Work instructions: Return each line of the items below that contains the word "marking".

[Rows from a dataset]
● ● ● ● ● ● ●

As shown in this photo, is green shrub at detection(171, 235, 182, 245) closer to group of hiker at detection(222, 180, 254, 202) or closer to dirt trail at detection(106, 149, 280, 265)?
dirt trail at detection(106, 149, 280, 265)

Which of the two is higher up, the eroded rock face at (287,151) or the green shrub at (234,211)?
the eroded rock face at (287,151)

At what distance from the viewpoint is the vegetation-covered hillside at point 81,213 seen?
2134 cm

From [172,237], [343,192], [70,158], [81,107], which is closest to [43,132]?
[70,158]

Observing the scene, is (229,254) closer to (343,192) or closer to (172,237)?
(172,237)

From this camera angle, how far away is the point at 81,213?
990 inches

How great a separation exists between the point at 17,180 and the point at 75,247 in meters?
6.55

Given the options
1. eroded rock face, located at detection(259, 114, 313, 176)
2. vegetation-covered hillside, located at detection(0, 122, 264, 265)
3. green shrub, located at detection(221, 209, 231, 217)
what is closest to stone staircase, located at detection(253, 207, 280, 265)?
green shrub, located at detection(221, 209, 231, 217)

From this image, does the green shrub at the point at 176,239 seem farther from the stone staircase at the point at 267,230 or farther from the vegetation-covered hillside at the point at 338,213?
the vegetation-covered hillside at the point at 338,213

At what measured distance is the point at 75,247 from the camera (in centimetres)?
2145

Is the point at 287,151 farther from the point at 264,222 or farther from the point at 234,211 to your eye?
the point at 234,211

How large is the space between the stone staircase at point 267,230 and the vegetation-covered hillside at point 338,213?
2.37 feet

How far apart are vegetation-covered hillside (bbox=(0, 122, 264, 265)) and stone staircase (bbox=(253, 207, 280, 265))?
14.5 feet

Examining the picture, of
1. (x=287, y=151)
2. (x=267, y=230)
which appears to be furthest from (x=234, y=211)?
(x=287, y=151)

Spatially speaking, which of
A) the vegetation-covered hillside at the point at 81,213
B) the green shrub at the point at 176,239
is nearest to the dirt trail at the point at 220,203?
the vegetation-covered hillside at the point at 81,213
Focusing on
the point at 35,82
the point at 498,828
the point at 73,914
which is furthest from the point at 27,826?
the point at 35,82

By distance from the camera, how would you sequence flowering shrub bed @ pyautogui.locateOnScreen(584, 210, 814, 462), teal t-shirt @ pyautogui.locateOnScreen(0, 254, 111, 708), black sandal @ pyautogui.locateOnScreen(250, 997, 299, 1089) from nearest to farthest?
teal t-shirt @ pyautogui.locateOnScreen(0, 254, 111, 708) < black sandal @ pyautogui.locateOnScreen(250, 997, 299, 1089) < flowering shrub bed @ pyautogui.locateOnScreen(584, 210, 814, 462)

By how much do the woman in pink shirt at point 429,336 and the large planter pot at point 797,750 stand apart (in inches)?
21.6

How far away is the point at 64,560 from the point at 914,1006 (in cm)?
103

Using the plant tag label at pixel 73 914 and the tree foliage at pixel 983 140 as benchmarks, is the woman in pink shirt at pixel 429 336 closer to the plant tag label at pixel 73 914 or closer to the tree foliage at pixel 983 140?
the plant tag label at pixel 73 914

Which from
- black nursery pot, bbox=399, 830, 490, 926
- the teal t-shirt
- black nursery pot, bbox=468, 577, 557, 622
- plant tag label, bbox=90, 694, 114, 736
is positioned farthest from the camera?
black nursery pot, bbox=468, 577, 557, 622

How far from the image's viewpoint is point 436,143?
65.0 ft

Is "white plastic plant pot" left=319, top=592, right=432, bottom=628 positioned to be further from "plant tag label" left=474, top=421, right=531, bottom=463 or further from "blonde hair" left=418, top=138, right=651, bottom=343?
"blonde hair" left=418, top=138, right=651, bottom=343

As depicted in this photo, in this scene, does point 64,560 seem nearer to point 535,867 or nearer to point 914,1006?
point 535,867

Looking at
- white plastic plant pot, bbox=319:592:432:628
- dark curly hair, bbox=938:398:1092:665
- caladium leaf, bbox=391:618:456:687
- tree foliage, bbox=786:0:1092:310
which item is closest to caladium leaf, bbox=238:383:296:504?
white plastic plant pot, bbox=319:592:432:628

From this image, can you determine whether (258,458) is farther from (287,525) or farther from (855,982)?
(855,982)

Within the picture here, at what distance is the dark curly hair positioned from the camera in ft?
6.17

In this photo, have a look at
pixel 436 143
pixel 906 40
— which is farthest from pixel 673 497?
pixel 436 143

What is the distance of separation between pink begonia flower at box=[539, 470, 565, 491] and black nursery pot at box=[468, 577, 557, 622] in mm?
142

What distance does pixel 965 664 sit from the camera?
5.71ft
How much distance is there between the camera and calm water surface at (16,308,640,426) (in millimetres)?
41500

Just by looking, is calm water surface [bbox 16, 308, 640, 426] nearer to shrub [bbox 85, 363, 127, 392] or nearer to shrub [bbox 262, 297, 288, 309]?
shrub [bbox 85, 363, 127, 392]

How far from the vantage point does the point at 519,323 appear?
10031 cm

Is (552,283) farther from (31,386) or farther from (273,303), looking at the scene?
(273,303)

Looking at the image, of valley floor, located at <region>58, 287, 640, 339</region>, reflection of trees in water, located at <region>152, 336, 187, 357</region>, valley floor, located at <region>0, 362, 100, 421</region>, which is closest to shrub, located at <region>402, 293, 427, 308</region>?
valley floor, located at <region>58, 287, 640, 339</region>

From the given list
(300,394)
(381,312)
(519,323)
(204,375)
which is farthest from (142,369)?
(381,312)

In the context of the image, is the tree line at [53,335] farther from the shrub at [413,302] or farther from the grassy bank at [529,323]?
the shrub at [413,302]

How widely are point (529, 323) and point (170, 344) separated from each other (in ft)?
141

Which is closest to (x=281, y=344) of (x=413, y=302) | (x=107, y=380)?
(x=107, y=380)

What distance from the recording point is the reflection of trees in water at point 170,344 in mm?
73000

● ● ● ● ● ● ●

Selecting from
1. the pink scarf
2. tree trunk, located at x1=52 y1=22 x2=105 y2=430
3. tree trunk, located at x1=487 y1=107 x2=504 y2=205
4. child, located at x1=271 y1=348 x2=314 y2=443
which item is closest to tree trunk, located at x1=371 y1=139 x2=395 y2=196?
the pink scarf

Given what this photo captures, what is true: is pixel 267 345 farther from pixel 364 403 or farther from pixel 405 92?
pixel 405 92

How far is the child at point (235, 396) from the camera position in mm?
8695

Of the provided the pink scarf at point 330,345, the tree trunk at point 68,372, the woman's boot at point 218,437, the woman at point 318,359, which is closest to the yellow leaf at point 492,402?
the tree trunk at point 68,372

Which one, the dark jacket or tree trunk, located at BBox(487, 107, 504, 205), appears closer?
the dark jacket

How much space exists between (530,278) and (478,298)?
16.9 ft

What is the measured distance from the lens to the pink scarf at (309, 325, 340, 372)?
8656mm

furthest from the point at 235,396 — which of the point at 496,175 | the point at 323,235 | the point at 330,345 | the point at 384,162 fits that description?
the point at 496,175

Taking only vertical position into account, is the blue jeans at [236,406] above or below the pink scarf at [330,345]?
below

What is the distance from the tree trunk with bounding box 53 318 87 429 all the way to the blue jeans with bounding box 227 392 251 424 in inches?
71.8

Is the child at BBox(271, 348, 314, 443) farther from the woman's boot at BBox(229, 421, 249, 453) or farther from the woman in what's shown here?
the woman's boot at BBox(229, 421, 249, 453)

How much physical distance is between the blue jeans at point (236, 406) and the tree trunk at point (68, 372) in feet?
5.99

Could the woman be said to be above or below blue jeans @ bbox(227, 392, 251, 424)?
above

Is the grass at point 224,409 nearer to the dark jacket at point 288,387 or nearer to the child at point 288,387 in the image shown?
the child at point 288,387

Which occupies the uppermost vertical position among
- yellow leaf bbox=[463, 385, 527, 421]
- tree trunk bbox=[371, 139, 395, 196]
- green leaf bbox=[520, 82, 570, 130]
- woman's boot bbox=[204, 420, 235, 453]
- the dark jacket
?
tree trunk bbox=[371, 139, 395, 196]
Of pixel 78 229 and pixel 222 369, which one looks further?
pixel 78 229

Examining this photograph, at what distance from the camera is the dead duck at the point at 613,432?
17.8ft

● ● ● ● ● ● ●

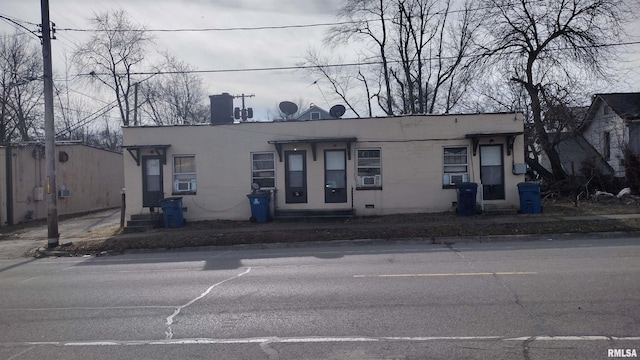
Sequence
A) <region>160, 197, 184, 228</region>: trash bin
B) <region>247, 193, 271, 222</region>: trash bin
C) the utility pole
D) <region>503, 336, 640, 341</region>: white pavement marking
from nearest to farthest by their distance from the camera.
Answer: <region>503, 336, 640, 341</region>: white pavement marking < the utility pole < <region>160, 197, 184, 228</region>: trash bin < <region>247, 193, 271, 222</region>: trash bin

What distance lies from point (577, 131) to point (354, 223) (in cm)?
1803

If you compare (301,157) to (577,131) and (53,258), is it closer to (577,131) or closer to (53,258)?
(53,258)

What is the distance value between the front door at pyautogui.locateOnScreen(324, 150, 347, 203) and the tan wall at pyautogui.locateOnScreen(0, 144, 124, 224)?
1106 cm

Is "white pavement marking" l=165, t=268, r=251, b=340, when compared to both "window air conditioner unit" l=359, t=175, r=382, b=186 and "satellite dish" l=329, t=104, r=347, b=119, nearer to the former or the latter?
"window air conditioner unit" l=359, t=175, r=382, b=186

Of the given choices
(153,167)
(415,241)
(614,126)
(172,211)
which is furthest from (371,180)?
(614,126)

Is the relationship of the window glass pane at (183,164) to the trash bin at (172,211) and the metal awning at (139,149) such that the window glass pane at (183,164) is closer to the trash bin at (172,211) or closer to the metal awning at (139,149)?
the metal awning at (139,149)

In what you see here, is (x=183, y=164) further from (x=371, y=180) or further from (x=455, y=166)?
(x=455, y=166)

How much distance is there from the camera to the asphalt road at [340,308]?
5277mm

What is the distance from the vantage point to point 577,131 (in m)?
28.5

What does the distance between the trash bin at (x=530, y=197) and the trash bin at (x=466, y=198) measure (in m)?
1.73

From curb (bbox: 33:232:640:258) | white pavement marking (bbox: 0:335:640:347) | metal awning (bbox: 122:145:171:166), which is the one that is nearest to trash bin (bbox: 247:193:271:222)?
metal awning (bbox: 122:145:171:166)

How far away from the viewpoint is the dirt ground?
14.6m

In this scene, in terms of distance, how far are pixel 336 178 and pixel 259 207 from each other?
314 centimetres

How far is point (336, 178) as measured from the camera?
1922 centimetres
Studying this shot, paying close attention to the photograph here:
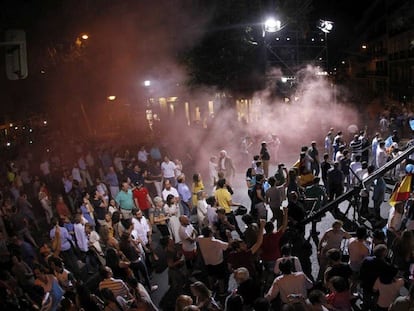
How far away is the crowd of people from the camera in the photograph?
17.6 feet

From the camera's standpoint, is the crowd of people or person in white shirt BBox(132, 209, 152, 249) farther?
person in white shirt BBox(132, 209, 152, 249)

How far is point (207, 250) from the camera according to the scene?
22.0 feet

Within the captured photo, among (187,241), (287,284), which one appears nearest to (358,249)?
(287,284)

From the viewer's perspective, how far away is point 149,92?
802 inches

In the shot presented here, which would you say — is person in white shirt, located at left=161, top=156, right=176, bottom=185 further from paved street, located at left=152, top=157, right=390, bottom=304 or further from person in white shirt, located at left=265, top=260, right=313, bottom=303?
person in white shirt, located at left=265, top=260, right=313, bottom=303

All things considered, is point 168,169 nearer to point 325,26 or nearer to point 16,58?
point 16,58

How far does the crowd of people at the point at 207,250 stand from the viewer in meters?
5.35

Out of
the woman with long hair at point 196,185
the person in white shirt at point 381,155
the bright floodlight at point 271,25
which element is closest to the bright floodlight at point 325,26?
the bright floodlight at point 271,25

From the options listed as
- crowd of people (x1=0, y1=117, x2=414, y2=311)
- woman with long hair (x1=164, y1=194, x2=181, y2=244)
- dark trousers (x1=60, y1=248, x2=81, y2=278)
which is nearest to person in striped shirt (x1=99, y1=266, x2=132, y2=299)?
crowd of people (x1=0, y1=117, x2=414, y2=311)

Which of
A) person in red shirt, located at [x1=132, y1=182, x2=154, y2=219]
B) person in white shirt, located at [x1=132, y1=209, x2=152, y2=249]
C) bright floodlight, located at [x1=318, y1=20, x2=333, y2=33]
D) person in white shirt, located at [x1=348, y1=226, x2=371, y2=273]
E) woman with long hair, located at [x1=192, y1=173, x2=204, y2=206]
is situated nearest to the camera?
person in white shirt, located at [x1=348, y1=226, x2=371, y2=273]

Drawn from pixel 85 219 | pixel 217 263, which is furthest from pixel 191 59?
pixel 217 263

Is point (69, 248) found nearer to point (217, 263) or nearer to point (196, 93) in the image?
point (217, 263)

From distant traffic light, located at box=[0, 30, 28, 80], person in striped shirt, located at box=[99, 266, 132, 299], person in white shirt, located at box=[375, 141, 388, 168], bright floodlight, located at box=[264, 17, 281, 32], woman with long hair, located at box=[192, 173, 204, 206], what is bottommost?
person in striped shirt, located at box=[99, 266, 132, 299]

● ● ● ● ● ● ●

Reply:
D) <region>503, 336, 640, 341</region>: white pavement marking
Answer: <region>503, 336, 640, 341</region>: white pavement marking < the utility pole < <region>160, 197, 184, 228</region>: trash bin < <region>247, 193, 271, 222</region>: trash bin
Is "white pavement marking" l=165, t=268, r=251, b=340, when compared to both "window air conditioner unit" l=359, t=175, r=382, b=186 and "satellite dish" l=329, t=104, r=347, b=119, nearer to the former or the latter?
From curb (bbox: 33:232:640:258) | white pavement marking (bbox: 0:335:640:347) | metal awning (bbox: 122:145:171:166), which is the one that is nearest to trash bin (bbox: 247:193:271:222)?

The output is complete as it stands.